Dr. Stephan Welte: Forschung für Quantennetzwerke
Ziel der CZS Nachwuchsgruppe für Quantenphotonik von Stephan Welte, die am 5. Physikalischen Institut der Universität Stuttgart angesiedelt ist, ist der Aufbau eines Experiments zur Informationsübertragung in einem Quantennetzwerk. Welte nutzt hierfür Atome als Qubits. Qubits sind die kleinsten Informationseinheiten, auf denen die Funktion von Quantencomputern und Quantennetzwerken beruht. Auf der Basis von Qubits lassen sich bestimmte Aufgaben nicht nur schneller berechnen, sondern zum Beispiel auch Informationen abhörsicher übertragen.
Welte will mit seinem Team im Labor einen Quantenrechner aufbauen, der die quantenspezifischen Eigenschaften der Atom-Qubits bewahren und zusätzlich verteilen kann. Aus solchen einzelnen Knoten ließe sich perspektivisch ein komplettes Netzwerk aufbauen, ein Quantennetzwerk. „Ich möchte in Stuttgart einen kleinen Quantencomputer mit Netzwerkschnittstelle realisieren, der mit weiteren Quantenrechnern zu einem Quanteninternet verbunden werden kann“, erläutert Welte.
Das neue Experiment ist ein maßgeschneiderter Versuchsaufbau für die geplanten Quantennetzwerk- Anwendungen. Zwei Promotionsstellen sind geplant. „Zudem wird es ab sofort interessante Projekte für Bachelor- und Masterarbeiten geben“, so der Physiker. Sein Ziel ist es, alle Atome sehr kontrolliert in einem Raum zwischen zwei hochreflektierenden Spiegeln einzeln positionieren und ansprechen zu können. Die Spiegel sind nur einen halben Millimeter voneinander entfernt. „Möglich ist die Kontrolle der Atome mit Laserlicht, mit sogenannten optischen Pinzetten – im Vakuum, bei extrem tiefen Temperaturen“, erklärt der Physiker.
Dr.

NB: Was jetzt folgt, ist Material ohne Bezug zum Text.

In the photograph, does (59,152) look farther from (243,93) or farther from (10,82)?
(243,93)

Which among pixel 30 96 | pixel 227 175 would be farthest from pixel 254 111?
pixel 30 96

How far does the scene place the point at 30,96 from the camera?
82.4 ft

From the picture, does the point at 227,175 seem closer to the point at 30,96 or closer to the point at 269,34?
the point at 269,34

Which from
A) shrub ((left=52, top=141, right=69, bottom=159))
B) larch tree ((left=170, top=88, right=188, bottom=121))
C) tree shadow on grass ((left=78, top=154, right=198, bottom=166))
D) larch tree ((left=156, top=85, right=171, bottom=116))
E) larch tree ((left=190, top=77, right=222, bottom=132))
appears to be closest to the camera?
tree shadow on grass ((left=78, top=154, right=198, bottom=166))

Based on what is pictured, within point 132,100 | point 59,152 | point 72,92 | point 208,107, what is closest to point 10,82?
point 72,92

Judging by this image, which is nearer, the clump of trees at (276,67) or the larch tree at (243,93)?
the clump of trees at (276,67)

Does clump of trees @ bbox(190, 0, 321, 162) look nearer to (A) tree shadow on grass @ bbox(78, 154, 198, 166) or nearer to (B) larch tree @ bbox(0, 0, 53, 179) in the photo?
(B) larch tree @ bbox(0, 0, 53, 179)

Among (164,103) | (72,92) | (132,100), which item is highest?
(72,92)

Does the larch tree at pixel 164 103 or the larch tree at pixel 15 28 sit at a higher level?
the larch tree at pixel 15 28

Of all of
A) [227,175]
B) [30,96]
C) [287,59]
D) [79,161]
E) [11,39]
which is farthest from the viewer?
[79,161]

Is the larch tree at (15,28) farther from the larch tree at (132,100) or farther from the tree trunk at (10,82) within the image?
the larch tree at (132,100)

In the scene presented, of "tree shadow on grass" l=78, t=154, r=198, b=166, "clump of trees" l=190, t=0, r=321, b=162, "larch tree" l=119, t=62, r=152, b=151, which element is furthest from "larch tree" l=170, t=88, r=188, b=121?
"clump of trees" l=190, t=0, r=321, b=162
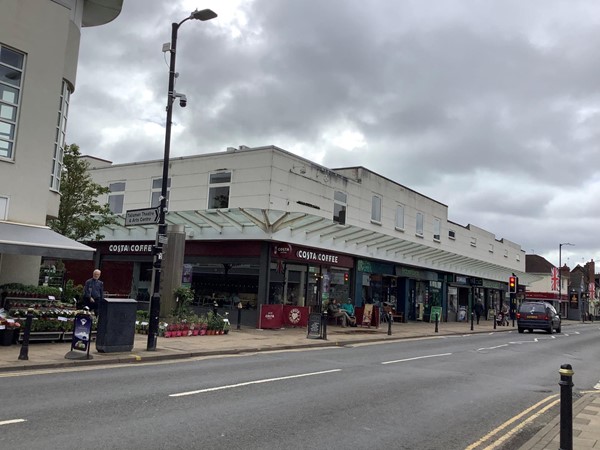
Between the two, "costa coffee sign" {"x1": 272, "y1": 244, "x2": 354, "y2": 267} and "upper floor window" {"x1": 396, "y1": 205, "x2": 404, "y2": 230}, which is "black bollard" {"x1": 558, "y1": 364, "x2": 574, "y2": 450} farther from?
"upper floor window" {"x1": 396, "y1": 205, "x2": 404, "y2": 230}

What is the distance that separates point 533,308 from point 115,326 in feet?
82.0

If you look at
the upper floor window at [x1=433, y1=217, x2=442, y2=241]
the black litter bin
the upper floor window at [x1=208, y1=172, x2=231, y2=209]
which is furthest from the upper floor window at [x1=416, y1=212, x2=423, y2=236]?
the black litter bin

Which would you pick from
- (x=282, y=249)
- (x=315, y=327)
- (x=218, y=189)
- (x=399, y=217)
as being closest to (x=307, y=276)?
(x=282, y=249)

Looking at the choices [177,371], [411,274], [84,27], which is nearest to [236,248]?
[84,27]

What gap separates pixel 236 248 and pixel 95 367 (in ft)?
41.8

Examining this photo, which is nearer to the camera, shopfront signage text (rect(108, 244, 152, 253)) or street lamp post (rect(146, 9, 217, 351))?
street lamp post (rect(146, 9, 217, 351))

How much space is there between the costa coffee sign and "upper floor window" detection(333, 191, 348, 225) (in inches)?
71.2

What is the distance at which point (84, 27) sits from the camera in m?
20.4

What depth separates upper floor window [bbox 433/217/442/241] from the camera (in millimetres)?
37125

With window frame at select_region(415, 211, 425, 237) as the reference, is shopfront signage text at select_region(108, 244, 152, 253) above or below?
below

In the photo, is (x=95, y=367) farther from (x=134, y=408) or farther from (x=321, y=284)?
(x=321, y=284)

Laëtitia Farinacci: Forschung für magnetische Qubits
Farinaccis CZS Nachwuchsgruppe für Quantenphotonik untersucht die magnetischen Eigenschaften von Atomen – ein Thema, mit dem sie sich seit ihrer Promotion befasst.
„Wir bilden Atome auf Oberflächen ab“, erklärt Farinacci. „Um die Quanten-Natur der Atome zu verstehen, ist die Technologie mittlerweile so fortgeschritten, dass sie es uns ermöglicht, verschiedene Methoden zur Aufnahme von atomaren Videos zu erforschen.“ Dabei sind gerade schnelle, zeitliche Veränderungen extrem interessant, um das dynamische magnetische Verhalten von Materialien auf Längenskalen von Nanometern grundlegend besser zu verstehen.

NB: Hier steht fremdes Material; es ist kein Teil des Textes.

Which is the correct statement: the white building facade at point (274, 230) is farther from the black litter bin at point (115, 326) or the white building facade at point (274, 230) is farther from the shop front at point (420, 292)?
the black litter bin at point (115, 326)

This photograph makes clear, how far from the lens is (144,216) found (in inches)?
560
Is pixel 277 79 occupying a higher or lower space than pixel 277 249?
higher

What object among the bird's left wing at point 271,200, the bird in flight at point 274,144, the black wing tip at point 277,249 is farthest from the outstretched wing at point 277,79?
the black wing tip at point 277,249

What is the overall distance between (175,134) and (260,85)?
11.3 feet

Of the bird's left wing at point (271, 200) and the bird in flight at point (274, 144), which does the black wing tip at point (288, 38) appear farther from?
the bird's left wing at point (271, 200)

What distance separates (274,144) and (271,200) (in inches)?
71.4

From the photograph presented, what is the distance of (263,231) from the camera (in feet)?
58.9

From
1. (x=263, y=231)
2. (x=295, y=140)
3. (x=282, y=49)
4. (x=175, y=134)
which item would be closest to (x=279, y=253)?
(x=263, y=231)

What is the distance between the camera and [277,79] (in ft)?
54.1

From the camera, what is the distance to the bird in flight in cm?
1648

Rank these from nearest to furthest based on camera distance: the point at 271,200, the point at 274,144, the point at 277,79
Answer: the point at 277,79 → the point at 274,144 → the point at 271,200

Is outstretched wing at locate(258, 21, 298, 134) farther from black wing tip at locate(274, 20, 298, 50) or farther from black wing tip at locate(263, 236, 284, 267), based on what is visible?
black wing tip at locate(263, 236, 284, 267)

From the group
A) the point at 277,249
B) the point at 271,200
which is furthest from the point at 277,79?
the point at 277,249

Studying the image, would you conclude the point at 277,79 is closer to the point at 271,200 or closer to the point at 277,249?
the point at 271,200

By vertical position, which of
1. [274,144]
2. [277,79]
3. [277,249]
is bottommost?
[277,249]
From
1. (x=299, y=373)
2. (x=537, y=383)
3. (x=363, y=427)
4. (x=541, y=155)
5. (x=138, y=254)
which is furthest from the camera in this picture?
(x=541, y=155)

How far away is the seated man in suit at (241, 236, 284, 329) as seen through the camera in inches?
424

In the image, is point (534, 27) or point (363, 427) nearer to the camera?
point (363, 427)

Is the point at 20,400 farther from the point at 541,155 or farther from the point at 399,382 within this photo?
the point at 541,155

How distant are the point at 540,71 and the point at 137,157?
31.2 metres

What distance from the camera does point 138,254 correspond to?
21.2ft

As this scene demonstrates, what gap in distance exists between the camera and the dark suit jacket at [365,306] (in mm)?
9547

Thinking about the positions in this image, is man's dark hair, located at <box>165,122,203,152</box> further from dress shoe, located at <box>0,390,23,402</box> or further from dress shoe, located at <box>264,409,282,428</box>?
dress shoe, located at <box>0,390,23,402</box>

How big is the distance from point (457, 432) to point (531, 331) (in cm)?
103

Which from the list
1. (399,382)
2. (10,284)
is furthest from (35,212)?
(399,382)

Wichtig sind solche Experimente, weil sie in der Zukunft zum Beispiel dabei helfen können, Qubits besser zu verstehen, die auf magnetischen Quanteneffekten beruhen. Dann ließen sich die Qubits besser kontrollieren, als das heute möglich ist, entweder durch Verlängerung der Zeit, während der diese Qubits ihre Quanteneigenschaften beibehalten, oder durch dynamische Kontrolle dieser Quanteneigenschaften. Dies würde leistungsfähigere Quantencomputer ermöglichen.
Farinaccis Forschungsgruppe ist angesiedelt bei Prof. Sebastian Loth am Institut für funktionelle Materie und Quantentechnologien (FMQ). „Unsere Expertise ergänzt sich perfekt“, so die Physikerin. In der CZS Nachwuchsgruppe für Quantenphotonik wird es mindestens eine Promotionsstelle geben, zudem können Studierende dort ihre Bachelor- oder Masterarbeiten schreiben.

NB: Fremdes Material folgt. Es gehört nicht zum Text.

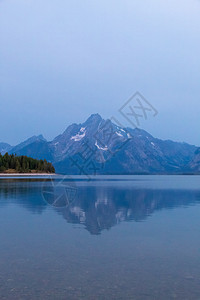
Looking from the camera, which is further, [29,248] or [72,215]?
[72,215]

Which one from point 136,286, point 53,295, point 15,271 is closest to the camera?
point 53,295

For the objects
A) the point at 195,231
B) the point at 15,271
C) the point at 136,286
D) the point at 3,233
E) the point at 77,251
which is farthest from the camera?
the point at 195,231

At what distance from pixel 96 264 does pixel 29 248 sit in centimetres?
681

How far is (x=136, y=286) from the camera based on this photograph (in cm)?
1700

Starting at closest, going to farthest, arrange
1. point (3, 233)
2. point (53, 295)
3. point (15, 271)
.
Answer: point (53, 295) < point (15, 271) < point (3, 233)

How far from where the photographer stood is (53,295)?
1570 cm

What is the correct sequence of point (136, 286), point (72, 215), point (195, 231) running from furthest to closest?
point (72, 215)
point (195, 231)
point (136, 286)

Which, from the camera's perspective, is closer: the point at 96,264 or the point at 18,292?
the point at 18,292

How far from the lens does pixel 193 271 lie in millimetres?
19500

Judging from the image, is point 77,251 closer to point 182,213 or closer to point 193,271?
point 193,271

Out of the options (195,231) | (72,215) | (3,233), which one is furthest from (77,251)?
(72,215)

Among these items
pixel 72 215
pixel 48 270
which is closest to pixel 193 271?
pixel 48 270

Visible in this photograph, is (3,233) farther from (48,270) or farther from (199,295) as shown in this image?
(199,295)

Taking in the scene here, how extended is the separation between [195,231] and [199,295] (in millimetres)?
17811
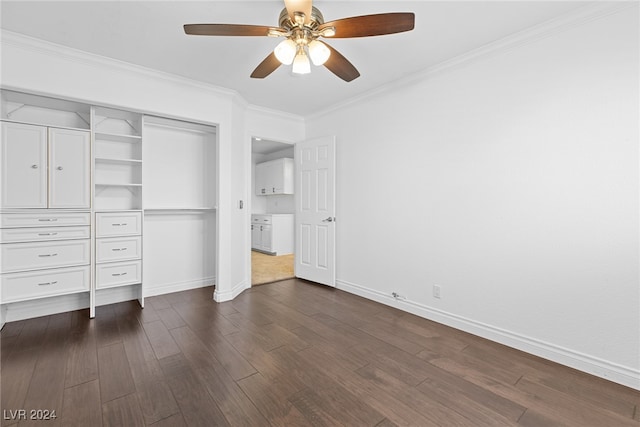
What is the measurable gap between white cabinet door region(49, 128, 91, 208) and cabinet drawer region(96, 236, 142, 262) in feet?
1.38

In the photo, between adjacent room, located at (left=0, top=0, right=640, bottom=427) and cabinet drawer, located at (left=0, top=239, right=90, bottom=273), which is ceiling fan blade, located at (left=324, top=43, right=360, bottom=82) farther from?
cabinet drawer, located at (left=0, top=239, right=90, bottom=273)

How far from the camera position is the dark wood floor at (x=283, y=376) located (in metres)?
1.62

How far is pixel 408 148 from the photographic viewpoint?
10.5 ft

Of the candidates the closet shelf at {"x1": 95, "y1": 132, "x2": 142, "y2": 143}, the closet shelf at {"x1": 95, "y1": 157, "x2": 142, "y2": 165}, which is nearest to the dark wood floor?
the closet shelf at {"x1": 95, "y1": 157, "x2": 142, "y2": 165}

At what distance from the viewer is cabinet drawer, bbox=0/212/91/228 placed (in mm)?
2541

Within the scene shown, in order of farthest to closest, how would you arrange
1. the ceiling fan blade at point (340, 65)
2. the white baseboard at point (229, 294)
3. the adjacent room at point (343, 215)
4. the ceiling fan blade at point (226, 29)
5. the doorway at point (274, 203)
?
the doorway at point (274, 203) < the white baseboard at point (229, 294) < the ceiling fan blade at point (340, 65) < the adjacent room at point (343, 215) < the ceiling fan blade at point (226, 29)

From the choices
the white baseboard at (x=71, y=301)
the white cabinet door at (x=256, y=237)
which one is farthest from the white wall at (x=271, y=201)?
the white baseboard at (x=71, y=301)

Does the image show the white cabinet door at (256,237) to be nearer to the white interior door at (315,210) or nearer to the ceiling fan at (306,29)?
the white interior door at (315,210)

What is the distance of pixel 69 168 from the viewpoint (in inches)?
109

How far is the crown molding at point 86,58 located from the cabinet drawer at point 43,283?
1.97m

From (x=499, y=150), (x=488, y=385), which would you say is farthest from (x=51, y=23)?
(x=488, y=385)

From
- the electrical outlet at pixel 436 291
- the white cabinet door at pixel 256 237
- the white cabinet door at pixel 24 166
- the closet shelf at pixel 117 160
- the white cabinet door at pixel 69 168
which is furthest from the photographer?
the white cabinet door at pixel 256 237

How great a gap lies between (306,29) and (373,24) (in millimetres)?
425

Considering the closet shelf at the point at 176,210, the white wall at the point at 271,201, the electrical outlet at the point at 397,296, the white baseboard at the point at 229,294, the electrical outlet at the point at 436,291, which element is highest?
the white wall at the point at 271,201
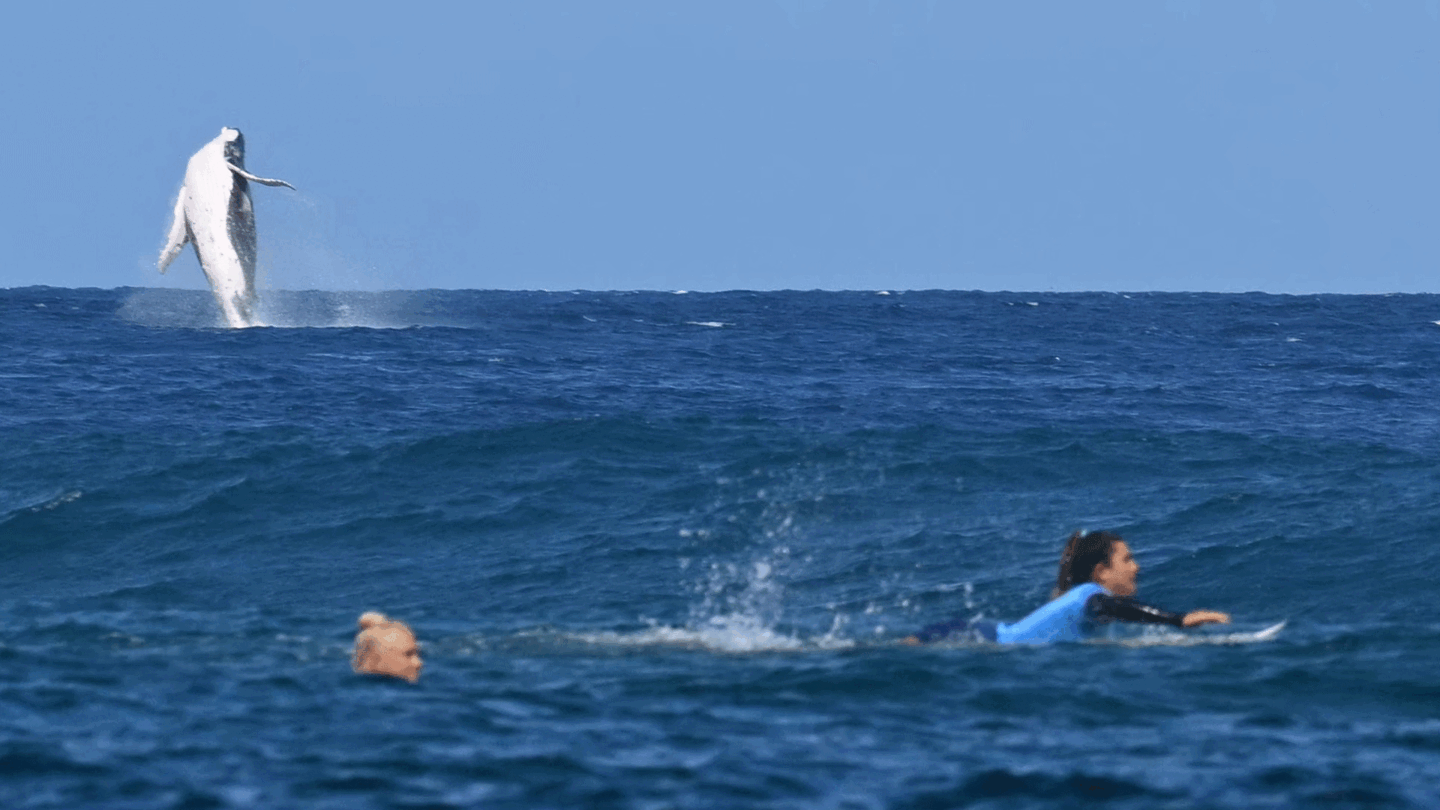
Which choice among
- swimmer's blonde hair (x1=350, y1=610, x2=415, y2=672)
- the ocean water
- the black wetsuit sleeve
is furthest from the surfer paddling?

Über Dr. Laëtitia Farinacci
Laëtitia Farinacci studierte Physik an der École Polytechnique bei Paris und an der FU Berlin. Ihre anschließende Promotion an der FU Berlin schloss sie 2020 ab. Dann forschte sie drei Jahre lang als Postdoc an der Technischen Universität Delft. Es folgte ein Jahr als Gastwissenschaftlerin an der FU Berlin. Seit Februar 2024 leitet Farinacci an der Universität Stuttgart die CZS Nachwuchsgruppe für Quantenphotonik „Dynamische Kontrolle auf der atomaren Skala“.
Über Dr. Stephan Welte
Stephan Welte studierte Physik in Freiburg und promovierte 2019 in München mit seiner Arbeit am Max-Planck-Institut für Quantenoptik. Dort blieb er als Postdoc, bis er 2022 an die ETH Zürich wechselte. Im August 2024 trat Welte an der Universität Stuttgart die Leitung der neuen CZS Nachwuchsgruppe für Quantenphotonik „Quantennetzwerkknoten“ an.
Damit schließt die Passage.